How do you spot text generated by LLM/AI

restertest · 19 September 2024 07:33

Since we are testers we tend to spot pattern and issues even when we do not want to .

So i was wondering how do you spot a text that is generated by an LLM/AI.
Please do not say I use a scanner.

For me the tells are usually these 3

Using the prashe “In the world of”
Using words that one does not usually use in a day to day conversation like delve
The post is marked with emojis all the way.

What about you?

keerthivaddi · 19 September 2024 18:25

@restertest AI generally uses too many adverbs and adjectives to make its point.

kristof · 20 September 2024 04:38

I actually do these 2 myself xD
Damn I might be a robot!

restertest · 20 September 2024 04:55

I knew it @kristof .

That explains it how you are so good at security.

You talk to the computer in robot languge.

Got you

ujjwal.singh · 21 September 2024 03:19

It appears very polished

what I have noticed is that in the ChatGPT response, the semicolon is inserted between lines, so wherever I noticed a semicolon between lengthy lines, I understood that it is copy pasted from ChatGPT, because usually, we use a comma or full stop in real.

Very complex words are visible which we usually don’t use in day-to-day life.
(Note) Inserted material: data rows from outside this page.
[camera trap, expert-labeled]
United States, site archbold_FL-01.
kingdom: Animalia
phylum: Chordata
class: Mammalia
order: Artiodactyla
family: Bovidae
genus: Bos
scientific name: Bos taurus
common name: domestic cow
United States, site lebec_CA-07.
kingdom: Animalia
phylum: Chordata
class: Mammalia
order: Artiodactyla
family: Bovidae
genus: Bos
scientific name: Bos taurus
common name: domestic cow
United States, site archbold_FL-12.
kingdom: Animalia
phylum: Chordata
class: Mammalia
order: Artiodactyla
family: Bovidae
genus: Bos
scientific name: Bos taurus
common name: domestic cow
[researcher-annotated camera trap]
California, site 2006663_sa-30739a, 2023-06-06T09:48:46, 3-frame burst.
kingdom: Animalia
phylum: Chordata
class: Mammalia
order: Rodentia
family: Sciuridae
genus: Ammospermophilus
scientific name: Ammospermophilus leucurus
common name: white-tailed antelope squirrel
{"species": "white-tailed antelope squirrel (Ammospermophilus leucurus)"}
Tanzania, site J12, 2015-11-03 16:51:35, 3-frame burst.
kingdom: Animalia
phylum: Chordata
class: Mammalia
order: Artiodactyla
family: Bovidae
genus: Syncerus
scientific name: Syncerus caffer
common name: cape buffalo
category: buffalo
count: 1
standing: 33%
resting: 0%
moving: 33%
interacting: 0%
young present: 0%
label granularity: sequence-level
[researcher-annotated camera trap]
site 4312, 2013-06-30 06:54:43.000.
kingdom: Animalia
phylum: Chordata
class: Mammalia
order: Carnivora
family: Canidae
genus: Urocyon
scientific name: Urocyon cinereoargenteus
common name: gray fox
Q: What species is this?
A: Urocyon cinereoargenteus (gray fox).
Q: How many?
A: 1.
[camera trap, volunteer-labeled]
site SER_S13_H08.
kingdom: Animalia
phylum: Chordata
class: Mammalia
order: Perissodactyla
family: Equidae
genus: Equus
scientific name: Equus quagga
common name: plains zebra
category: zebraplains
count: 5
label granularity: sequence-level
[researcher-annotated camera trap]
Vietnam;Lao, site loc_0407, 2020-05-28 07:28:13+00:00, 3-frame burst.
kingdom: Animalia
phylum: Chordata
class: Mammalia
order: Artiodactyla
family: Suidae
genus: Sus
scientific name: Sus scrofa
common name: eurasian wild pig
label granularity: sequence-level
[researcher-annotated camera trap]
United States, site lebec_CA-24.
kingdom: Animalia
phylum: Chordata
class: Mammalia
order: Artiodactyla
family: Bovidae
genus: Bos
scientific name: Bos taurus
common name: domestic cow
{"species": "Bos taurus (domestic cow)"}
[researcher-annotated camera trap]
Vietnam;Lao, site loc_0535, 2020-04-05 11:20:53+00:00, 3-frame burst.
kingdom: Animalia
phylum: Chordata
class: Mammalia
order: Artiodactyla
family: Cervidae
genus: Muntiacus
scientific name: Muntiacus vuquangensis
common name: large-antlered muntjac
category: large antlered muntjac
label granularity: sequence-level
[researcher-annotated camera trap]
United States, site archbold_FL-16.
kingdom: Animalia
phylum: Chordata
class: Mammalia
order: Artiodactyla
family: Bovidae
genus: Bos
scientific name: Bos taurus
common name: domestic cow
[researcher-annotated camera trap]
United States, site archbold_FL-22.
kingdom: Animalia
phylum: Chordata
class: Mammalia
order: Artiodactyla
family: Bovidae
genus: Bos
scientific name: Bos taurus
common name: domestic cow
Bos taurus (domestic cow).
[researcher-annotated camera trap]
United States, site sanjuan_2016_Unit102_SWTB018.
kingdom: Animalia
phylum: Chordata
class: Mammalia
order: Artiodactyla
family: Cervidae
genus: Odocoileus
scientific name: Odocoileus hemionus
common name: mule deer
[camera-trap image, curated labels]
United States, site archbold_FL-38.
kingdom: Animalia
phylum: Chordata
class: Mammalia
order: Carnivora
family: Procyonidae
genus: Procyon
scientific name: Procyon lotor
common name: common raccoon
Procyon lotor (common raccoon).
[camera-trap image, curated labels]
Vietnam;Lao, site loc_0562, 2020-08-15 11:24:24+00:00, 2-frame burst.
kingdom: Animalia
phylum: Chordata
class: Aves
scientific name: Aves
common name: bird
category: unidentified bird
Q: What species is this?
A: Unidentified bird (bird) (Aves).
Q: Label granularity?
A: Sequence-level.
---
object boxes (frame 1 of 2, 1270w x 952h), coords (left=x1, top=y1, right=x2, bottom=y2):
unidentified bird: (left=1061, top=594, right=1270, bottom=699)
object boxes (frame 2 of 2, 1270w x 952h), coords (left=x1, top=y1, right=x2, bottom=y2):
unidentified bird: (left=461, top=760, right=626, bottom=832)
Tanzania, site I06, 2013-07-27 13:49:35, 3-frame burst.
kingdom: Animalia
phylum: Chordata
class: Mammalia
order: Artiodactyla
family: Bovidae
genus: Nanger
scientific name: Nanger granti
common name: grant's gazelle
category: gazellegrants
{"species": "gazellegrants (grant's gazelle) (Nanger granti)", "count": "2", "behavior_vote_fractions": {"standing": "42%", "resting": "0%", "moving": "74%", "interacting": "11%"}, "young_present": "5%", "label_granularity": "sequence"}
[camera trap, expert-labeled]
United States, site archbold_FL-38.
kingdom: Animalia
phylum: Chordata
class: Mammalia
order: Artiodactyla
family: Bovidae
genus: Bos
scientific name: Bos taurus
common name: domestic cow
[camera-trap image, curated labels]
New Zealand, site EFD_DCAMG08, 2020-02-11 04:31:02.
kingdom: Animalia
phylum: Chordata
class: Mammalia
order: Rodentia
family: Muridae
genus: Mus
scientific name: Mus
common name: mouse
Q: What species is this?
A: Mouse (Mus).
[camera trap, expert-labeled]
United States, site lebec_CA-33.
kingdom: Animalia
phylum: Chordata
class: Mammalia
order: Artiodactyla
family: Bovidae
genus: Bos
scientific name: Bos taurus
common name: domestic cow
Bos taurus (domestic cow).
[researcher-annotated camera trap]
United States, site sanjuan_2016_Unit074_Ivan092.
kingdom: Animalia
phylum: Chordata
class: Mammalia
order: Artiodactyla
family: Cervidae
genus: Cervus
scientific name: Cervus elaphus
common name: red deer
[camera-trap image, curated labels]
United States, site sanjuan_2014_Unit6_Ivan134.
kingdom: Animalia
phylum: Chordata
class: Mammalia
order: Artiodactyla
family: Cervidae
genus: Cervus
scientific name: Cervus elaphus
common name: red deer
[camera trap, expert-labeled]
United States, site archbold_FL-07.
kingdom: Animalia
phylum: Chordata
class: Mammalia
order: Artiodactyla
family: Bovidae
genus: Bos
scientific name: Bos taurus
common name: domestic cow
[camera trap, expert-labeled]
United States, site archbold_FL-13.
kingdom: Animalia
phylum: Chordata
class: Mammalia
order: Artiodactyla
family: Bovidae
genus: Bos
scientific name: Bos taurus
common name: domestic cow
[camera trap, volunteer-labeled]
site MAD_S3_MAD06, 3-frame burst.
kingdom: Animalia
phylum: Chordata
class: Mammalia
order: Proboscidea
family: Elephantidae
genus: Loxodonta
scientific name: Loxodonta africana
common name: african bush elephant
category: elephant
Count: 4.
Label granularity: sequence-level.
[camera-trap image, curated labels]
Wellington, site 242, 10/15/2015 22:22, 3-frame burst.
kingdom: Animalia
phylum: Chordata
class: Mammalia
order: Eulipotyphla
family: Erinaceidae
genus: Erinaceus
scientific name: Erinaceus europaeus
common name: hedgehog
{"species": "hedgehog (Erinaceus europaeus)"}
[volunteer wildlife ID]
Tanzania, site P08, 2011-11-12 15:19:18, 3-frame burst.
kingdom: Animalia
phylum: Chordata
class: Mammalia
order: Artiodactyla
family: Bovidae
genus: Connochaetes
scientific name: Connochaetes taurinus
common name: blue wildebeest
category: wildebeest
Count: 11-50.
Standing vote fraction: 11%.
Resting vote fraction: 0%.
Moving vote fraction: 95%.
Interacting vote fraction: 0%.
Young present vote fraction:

Instead of “are”, the apostrophe re is visible. like we’re, you’re,

mistercwood · 23 September 2024 01:54

Two main things stand out, I don’t know 100% how to describe it, but it’s super obvious when I see it. The paragraphs are broken up almost like fleshed out dot points? Like each one was a brief thought that has been expanded upon. And the last one is always a clear conclusion paragraph - much of the time even starting with the phrase “In conclusion, xyz”. It reminds me of high school essay writing, very formulaic.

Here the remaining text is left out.